UPDATED, 5:30 p.m., Sept. 15: The war over a City Council bill that would put a timeline on the city’s landmarking process continues to heat up, with preservationists taking aim at a report from the Real Estate Board of New York that they claim misinterprets data on rent-stabilized apartments. And now, the researcher whose data was used in the REBNY report criticized its conclusions, calling them “meaningless.”
Using research compiled via open source data from Department of Finance records, the REBNY report asserted that a higher percentage of apartments in landmarked areas of the city had lost rent-stabilized status than apartments in non-landmarked areas.
But the author of the research has come out in criticism of REBNY’s use and interpretation of the data, describing the body’s analysis of rent-stabilized units in landmarked areas as a “false correlation.”
“You can’t say whether these losses are concentrated in landmarked areas because of [the landmarks process], or that landmarks tend to be concentrated in areas that are more expensive,” John Krauss told The Real Deal.
Krauss, who works at the GovLab at New York University’s Polytechnic School of Engineering, compiled the data as part of a side project depicting the loss of rent-regulated apartments in the city since 2007.
“If you look at the areas that have a lot of landmarks, they happen to be areas that are very desirable,” he added. “You need to do a lot of work to prove that landmarking is causing an effect. To simply say that this factor sometimes aligns with another factor is meaningless, and that’s essentially what REBNY has done with this [data].”
As an example, Krauss pointed to the Upper East Side, which bucks the trend asserted in the REBNY report. The neighborhood lost 34 percent of its stabilized units in non-landmarked areas between 2007 and 2014, compared to only 20 percent in landmarked areas.

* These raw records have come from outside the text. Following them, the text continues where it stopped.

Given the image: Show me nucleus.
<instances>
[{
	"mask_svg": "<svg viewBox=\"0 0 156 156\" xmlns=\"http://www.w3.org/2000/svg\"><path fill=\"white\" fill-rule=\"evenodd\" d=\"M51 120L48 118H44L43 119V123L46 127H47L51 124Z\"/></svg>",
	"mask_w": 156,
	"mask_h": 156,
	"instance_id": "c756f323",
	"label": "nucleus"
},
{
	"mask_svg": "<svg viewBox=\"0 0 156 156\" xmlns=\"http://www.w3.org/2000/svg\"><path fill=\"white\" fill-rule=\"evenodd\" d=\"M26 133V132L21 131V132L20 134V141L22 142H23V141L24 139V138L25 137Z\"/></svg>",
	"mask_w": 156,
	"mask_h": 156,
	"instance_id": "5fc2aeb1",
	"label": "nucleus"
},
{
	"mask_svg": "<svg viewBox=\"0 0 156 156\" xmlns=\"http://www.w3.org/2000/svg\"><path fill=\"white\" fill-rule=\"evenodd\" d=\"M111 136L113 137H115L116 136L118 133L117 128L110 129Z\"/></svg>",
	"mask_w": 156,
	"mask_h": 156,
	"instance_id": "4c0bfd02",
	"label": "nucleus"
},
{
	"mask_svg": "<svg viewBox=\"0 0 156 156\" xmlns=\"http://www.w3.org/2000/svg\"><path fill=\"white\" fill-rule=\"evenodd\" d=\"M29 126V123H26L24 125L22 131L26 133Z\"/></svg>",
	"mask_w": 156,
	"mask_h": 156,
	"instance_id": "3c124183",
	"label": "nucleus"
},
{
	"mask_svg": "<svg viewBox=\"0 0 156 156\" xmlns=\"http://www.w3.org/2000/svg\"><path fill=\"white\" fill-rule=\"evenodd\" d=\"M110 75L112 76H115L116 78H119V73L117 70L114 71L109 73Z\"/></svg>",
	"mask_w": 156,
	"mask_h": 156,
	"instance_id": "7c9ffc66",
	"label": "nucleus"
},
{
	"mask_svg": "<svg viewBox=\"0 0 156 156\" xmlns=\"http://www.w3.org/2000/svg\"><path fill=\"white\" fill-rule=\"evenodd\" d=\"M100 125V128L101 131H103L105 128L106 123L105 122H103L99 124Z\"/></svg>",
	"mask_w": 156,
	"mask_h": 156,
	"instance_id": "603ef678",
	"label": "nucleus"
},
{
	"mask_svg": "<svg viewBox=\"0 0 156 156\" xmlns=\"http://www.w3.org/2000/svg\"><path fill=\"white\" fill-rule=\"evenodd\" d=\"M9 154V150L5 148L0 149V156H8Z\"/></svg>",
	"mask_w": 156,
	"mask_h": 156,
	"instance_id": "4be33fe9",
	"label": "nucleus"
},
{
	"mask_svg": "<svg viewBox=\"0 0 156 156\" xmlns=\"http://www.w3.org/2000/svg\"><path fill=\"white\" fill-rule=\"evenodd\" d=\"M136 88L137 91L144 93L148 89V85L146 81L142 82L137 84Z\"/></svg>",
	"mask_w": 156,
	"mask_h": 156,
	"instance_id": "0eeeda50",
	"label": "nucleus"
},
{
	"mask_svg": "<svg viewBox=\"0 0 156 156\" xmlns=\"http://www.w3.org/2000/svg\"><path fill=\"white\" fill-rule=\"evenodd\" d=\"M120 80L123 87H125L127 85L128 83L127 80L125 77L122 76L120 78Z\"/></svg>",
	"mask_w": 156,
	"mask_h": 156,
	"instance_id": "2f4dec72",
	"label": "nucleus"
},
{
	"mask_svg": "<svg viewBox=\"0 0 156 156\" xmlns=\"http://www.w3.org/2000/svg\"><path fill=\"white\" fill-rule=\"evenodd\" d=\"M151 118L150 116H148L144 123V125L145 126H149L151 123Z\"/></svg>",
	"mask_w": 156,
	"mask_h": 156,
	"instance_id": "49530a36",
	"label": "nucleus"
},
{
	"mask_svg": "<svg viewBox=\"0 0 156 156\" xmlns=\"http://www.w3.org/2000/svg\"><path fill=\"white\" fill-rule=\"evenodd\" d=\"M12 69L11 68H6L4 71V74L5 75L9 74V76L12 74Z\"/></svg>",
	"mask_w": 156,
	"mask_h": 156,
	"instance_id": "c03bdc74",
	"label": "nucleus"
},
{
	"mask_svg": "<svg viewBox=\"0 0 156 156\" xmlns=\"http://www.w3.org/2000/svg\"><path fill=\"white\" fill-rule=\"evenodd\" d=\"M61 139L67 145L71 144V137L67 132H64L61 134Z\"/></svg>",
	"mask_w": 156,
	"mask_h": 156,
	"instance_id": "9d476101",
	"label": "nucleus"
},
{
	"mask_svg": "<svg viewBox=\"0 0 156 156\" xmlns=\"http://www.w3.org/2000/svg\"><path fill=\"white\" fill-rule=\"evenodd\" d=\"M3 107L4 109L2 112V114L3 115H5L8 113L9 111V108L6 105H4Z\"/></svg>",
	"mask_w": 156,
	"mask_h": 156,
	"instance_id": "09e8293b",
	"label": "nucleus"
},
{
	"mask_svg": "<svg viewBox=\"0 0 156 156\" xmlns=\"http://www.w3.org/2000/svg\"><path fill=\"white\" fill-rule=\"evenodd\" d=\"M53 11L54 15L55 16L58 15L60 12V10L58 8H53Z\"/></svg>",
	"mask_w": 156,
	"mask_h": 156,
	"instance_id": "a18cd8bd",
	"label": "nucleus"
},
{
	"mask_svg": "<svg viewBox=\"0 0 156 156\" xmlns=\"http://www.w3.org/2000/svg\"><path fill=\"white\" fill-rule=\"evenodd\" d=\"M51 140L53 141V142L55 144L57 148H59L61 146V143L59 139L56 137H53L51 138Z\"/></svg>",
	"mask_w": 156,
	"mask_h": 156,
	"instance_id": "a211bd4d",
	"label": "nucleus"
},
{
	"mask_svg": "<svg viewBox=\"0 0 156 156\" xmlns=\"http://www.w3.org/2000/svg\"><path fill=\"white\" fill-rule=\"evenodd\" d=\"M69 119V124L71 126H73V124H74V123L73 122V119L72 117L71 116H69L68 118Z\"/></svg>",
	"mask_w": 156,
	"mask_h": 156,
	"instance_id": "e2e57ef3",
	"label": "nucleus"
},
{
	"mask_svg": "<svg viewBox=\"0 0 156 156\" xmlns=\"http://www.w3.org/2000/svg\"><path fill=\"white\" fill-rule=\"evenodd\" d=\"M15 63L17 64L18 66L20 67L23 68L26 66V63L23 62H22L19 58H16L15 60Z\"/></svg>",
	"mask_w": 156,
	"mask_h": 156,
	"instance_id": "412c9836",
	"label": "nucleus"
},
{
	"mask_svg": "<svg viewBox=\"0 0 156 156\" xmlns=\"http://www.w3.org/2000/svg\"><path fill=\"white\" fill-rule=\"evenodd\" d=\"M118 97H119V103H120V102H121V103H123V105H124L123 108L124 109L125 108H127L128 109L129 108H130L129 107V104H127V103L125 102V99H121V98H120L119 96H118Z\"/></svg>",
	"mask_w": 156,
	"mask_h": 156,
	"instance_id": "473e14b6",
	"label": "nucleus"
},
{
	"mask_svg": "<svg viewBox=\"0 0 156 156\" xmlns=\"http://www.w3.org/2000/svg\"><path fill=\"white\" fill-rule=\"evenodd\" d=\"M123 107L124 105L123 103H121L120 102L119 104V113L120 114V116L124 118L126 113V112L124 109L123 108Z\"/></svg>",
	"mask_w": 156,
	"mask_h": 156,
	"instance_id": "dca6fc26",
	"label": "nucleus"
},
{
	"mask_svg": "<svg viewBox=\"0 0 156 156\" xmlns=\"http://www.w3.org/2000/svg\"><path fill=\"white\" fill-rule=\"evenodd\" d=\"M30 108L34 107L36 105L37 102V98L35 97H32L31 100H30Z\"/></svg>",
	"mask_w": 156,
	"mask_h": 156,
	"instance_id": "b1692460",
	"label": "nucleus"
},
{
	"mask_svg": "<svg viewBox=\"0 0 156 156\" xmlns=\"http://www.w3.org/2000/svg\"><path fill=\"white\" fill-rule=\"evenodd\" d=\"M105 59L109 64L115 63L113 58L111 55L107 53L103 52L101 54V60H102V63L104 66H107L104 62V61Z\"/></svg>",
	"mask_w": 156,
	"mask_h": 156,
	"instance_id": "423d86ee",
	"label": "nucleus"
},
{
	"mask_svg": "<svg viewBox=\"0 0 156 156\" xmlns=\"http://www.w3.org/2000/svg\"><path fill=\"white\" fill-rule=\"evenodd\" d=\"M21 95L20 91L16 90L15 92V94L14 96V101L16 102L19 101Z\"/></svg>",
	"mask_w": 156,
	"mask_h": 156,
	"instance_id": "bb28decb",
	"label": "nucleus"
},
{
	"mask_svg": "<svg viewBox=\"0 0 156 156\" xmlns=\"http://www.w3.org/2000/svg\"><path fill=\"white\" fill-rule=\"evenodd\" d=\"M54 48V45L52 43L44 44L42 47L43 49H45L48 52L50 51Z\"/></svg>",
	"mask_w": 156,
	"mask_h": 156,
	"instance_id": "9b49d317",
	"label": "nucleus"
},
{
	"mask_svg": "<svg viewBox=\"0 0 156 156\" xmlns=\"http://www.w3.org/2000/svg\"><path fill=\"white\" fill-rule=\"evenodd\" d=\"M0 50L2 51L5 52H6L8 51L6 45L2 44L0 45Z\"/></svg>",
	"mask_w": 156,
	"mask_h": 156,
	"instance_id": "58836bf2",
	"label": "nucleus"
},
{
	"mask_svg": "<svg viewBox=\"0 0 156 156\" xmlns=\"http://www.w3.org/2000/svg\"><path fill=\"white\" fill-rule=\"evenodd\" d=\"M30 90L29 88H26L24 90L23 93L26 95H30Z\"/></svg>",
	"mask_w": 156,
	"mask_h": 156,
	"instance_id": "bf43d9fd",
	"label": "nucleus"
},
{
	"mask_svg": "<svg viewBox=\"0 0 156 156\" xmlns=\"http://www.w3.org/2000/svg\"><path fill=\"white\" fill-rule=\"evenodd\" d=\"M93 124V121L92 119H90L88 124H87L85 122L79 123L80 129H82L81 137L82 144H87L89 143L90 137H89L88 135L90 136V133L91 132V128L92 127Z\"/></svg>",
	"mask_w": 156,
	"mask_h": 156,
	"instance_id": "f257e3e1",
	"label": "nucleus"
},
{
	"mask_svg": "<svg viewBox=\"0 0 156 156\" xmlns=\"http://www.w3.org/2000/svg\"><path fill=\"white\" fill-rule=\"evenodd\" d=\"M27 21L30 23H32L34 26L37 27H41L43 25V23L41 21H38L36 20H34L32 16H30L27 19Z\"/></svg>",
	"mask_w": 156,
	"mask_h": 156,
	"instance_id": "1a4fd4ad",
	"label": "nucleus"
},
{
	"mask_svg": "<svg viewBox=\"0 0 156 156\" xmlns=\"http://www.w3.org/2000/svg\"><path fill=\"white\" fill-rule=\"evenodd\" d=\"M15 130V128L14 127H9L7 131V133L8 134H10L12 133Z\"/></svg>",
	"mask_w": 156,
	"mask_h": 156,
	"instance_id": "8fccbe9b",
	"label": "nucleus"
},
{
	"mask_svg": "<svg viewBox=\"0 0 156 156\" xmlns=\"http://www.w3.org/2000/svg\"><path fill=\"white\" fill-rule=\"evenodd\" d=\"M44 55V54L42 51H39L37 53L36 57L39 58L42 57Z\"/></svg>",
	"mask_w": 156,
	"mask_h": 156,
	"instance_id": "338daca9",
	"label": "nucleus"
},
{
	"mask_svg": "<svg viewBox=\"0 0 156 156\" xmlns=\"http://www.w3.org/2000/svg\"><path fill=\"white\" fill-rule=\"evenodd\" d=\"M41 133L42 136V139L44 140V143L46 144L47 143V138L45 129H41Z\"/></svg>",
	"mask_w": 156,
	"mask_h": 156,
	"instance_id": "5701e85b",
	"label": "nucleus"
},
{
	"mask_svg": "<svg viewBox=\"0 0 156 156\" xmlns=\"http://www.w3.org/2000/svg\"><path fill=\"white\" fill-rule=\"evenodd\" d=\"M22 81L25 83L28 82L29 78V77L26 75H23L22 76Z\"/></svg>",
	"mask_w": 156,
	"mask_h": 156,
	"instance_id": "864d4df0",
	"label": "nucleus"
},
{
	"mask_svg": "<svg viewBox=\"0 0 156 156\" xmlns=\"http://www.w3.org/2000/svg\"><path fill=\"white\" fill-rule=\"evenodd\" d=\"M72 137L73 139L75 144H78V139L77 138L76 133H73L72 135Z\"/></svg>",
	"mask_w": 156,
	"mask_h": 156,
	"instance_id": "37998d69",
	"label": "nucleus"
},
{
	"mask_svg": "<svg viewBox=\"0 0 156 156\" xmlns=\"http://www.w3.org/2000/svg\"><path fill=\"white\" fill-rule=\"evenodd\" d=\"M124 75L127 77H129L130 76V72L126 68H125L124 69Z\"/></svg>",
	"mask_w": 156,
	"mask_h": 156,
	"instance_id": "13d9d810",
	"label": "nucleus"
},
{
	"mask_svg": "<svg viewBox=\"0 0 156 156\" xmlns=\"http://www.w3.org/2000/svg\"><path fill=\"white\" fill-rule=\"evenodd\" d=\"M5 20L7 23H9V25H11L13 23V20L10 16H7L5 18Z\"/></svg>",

Krauss also noted that REBNY failed to establish a research control for rent prices in neighborhoods “to see whether it’s high rent that’s a factor” in the loss of rent-stabilized units. “They’re not controlling for rental prices, and rental prices are the main way that rent-stabilized units exit [the market],” he said.
The real estate industry body has stood behind its report. “Advocates have claimed that landmarking helps preserve rent regulated units,” REBNY president John Banks said in a statement. “Our analysis shows there is no factual basis for that assertion.”
The organization’s report, released Monday, used Krauss’ data to note how the city lost 23 percent of rent-stabilized apartments in landmarked districts between 2007 and 2014, compared to only 5 percent of regulated units in non-landmarked areas.
It cited the Greenwich Village Historic District and Upper West Side/Central Park West Historic District — which lost 25 percent and 33 percent of their rent-stabilized units, respectively, in that seven-year span — as examples.
But preservationists are already pointing to Krauss’ critique of the REBNY report to fight back against the industry body in its support of a City Council bill that would increasingly regulate the Landmarks Preservation Commission.
The bill would place a timeframe on the landmarking process for individual properties and districts, and has received support from real estate, union and affordable housing interests. The Greenwich Village Society for Historic Preservation and the Historic Districts Councils are among the entities vehemently opposing the legislation.
REBNY’s claim on landmarking’s effect on rent-stabilized units “is as ludicrous as it is irresponsible and false,” GVSHP executive director Andrew Berman said in a statement Tuesday.
“If they really cared about the loss of rent-regulated units,” Berman said, “they would be lobbying for the repeal of vacancy and luxury decontrol, which they helped get instituted in the 1990s, as affordable housing advocates have been doing for years.”